-- TEXT FOR ANALYSIS --
_ _ _ _ _

Uploading to Girder (GirderUploadStreamProcessor)

This tutorial will walk through setting up a Consumer to read the test files uploaded to the openmsistream_tutorial_data topic and transfer them to Girder instance. You’ll need access to a Girder instance in order to work through this example; the tutorial will use a local Girder instance running in Docker, but all you need is the URL of the REST API endpoint and an API key.

If you haven’t done the “round trip” tutorial yet, or if the messages produced during that tutorial no longer exist on the openmsistream_tutorial_data topic, you should go back and produce the test files to that topic. Then activate the openmsi Conda environment (or keep it activated).

To set up a local Girder instance using a local MongoDB backend, you can use the Docker compose .yml file in the OpenMSIStream repository. With the local instance running you can then create a new admin User and API key, using the web API served at http://localhost:8080/api/v1 or external requests to the REST API at the same URL.

With the instance running, an admin account created with an API key, and the test data produced, you can run the consumer with the following command:

GirderUploadStreamProcessor [girder_api_url] [girder_api_key] --topic_name openmsistream_tutorial_data --collection_name "Girder Upload Test"

where [girder_api_url] is the URL of your Girder instance’s REST API endpoint (”http://localhost:8080/api/v1” if you’re using the local Girder instance) and [girder_api_key] is the value of the API key you created. If you’re using the local example broker (or another unauthenticated broker), add --config local_broker_test.config to the command.

_ _ _ _ _

-- YOUR ASSIGNMENT --
Pick up the Girder upload tutorial above right after its last sentence and write what comes next.

-- SUPPLIED MATERIAL --
_ _ _ _ _

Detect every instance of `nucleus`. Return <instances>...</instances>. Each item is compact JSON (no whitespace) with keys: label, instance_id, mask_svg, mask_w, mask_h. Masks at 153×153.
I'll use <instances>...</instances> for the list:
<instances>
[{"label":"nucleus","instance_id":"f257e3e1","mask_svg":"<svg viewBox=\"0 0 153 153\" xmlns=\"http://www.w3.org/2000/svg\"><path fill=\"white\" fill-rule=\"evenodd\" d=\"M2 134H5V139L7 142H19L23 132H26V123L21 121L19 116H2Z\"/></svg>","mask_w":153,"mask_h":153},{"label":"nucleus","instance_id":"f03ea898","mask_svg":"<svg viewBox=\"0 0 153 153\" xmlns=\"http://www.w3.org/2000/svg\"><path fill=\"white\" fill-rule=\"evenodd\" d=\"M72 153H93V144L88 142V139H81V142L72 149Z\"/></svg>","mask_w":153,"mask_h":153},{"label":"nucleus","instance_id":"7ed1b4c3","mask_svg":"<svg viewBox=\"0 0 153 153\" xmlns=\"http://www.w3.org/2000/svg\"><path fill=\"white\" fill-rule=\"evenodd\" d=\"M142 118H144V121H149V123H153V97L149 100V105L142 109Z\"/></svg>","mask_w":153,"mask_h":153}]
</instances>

_ _ _ _ _

-- OUTPUT BELOW --
Starting that process running will create a directory called GirderUploadStreamProcessor_output; inside that directory you’ll find a LOGS subdirectory containing a log file and some DataclassTable files. While the process runs, you can type c or check into the terminal to see how many messages have been received and how many files have been uploaded. You can shut the process down by typing q or quit into the terminal.

After the process quits, you should see all five test files listed in the GirderUploadStreamProcessor_output/LOGS/processed_from_openmsistream_tutorial_data_by_[consumerID].csv file, and you’ll see the same subdirectory structure from your upload run reproduced inside the Girder instance, under a new collection named Girder Upload Test (if you’re using the local Girder instance, you can browse it at the URL http://localhost:8080).

You can see the other options available for this example consumer by adding the -h flag to the command above.